[Passage provided]
Segment Open
BANFF, Alta. — A feasibility study says bus or passenger rail service between Calgary and Banff National Park would make sense, but the high price tag would need provincial and federal government help.

The study, which was released Wednesday, was commissioned by the towns of Banff, Canmore and Cochrane, the City of Calgary and a municipal district that includes Lake Louise.

“Road congestion in and around Banff National Park is increasing, leading to longer travel times, more greenhouse gas emissions, increased traffic on wildlife corridors and a reduced visitor experience,” said the report.

Mass transit was examined as a way to reduce the number of vehicles along the busy Trans-Canada Highway corridor and in the national park.

The study said the park has seen its visitation increase by an average of 2.6 per cent a year since 2007.

With nearly four million visitors arriving each year in private vehicles, there has been an increase in road congestion — particularly in the summer, officials said. It also pointed to other negative effects such as longer travel times, more greenhouse gas emissions and increased traffic in areas frequented by wildlife.
Segment Closed
[Prompt A]
Using the news excerpt on Calgary–Banff transit, decide whether each statement agrees with it: (i) The City of Calgary was among those that commissioned the study. (ii) Visitation to the park has risen by an average of 2.6 per cent a year since 2007. (iii) The study found the service could be paid for without government help. For each, answer yes or no and quote the deciding words.
[Prompt B]
Please duplicate the news excerpt on Calgary–Banff transit from "BANFF, Alta. —" to "the national park.".

[Listed entries]
Segment Open
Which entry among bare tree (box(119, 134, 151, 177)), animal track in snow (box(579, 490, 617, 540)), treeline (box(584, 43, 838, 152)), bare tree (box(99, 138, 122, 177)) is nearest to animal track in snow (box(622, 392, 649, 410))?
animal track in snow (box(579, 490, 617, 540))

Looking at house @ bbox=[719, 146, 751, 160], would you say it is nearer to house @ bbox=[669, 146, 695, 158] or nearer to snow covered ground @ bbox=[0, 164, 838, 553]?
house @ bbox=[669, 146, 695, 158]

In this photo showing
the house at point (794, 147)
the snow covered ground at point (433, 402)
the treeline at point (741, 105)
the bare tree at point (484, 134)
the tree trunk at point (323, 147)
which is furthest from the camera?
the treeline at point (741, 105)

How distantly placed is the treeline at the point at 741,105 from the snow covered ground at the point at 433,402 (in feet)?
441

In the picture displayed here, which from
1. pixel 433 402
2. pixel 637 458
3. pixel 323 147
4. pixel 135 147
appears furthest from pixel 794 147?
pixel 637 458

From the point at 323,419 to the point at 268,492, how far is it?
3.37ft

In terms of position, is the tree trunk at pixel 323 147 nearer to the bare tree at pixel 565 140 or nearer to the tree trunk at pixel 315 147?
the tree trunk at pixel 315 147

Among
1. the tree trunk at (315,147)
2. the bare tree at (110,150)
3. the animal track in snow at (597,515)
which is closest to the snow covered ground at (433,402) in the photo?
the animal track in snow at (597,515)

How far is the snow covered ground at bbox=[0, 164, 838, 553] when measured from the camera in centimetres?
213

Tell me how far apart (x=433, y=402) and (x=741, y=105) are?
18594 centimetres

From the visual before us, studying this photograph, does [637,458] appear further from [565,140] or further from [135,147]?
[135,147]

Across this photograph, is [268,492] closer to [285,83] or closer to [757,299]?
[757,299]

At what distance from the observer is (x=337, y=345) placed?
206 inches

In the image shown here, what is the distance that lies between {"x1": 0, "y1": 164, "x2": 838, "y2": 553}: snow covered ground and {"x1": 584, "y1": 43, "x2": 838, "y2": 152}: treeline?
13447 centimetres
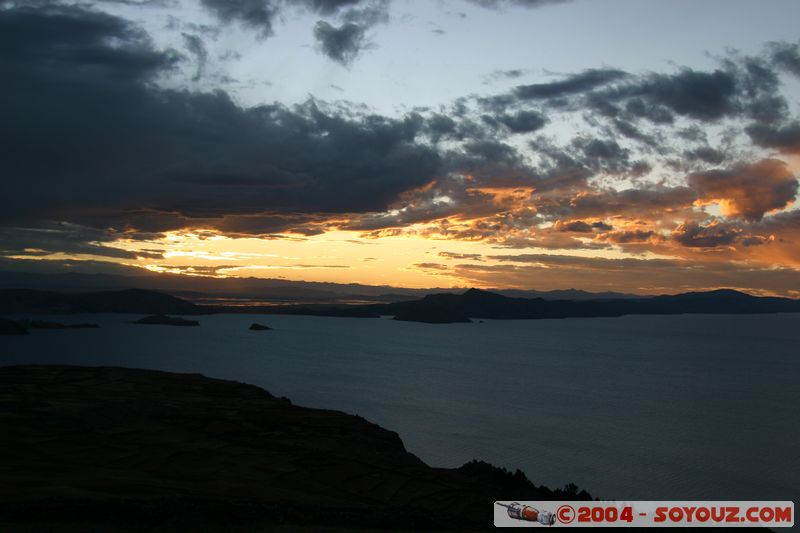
Segment Closed
[Written solution A]
(i) Yes: "commissioned by the towns of Banff, Canmore and Cochrane, the City of Calgary and a municipal district that includes Lake Louise"
(ii) Yes: "the park has seen its visitation increase by an average of 2.6 per cent a year since 2007"
(iii) No: "the high price tag would need provincial and federal government help"

[Written solution B]
BANFF, Alta. — A feasibility study says bus or passenger rail service between Calgary and Banff National Park would make sense, but the high price tag would need provincial and federal government help.

The study, which was released Wednesday, was commissioned by the towns of Banff, Canmore and Cochrane, the City of Calgary and a municipal district that includes Lake Louise.

“Road congestion in and around Banff National Park is increasing, leading to longer travel times, more greenhouse gas emissions, increased traffic on wildlife corridors and a reduced visitor experience,” said the report.

Mass transit was examined as a way to reduce the number of vehicles along the busy Trans-Canada Highway corridor and in the national park.